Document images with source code
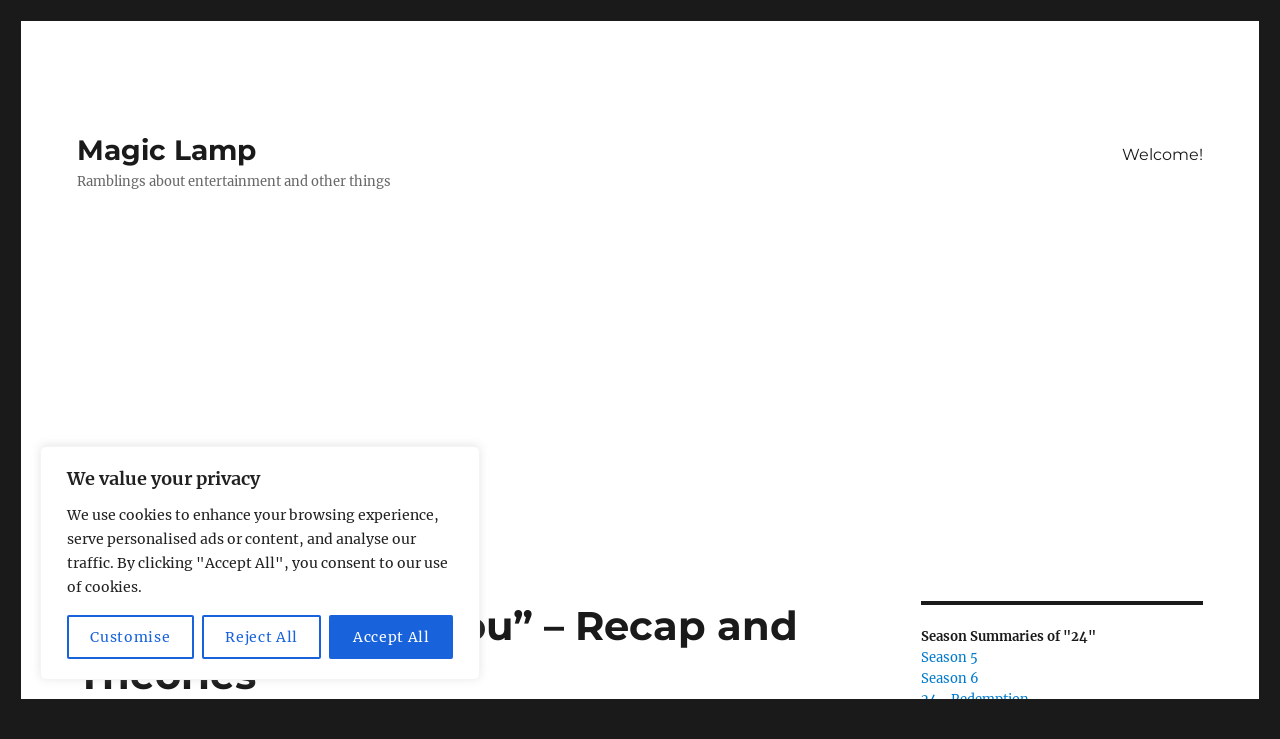

--- FILE ---
content_type: text/html; charset=utf-8
request_url: https://www.google.com/recaptcha/api2/aframe
body_size: 267
content:
<!DOCTYPE HTML><html><head><meta http-equiv="content-type" content="text/html; charset=UTF-8"></head><body><script nonce="ZCB5ty1c_IYUh0UlSKnVug">/** Anti-fraud and anti-abuse applications only. See google.com/recaptcha */ try{var clients={'sodar':'https://pagead2.googlesyndication.com/pagead/sodar?'};window.addEventListener("message",function(a){try{if(a.source===window.parent){var b=JSON.parse(a.data);var c=clients[b['id']];if(c){var d=document.createElement('img');d.src=c+b['params']+'&rc='+(localStorage.getItem("rc::a")?sessionStorage.getItem("rc::b"):"");window.document.body.appendChild(d);sessionStorage.setItem("rc::e",parseInt(sessionStorage.getItem("rc::e")||0)+1);localStorage.setItem("rc::h",'1766296568579');}}}catch(b){}});window.parent.postMessage("_grecaptcha_ready", "*");}catch(b){}</script></body></html>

- _YOUR GOAL_: Only text belongs in the copy: repeat each line of the data exactly and leave out the pictures.

- _RESULT FOR THIS EXERCISE_:
--- FILE ---
content_type: text/html; charset=utf-8
request_url: https://www.google.com/recaptcha/api2/aframe
body_size: 267
content:
<!DOCTYPE HTML><html><head><meta http-equiv="content-type" content="text/html; charset=UTF-8"></head><body><script nonce="ZCB5ty1c_IYUh0UlSKnVug">/** Anti-fraud and anti-abuse applications only. See google.com/recaptcha */ try{var clients={'sodar':'https://pagead2.googlesyndication.com/pagead/sodar?'};window.addEventListener("message",function(a){try{if(a.source===window.parent){var b=JSON.parse(a.data);var c=clients[b['id']];if(c){var d=document.createElement('img');d.src=c+b['params']+'&rc='+(localStorage.getItem("rc::a")?sessionStorage.getItem("rc::b"):"");window.document.body.appendChild(d);sessionStorage.setItem("rc::e",parseInt(sessionStorage.getItem("rc::e")||0)+1);localStorage.setItem("rc::h",'1766296568579');}}}catch(b){}});window.parent.postMessage("_grecaptcha_ready", "*");}catch(b){}</script></body></html>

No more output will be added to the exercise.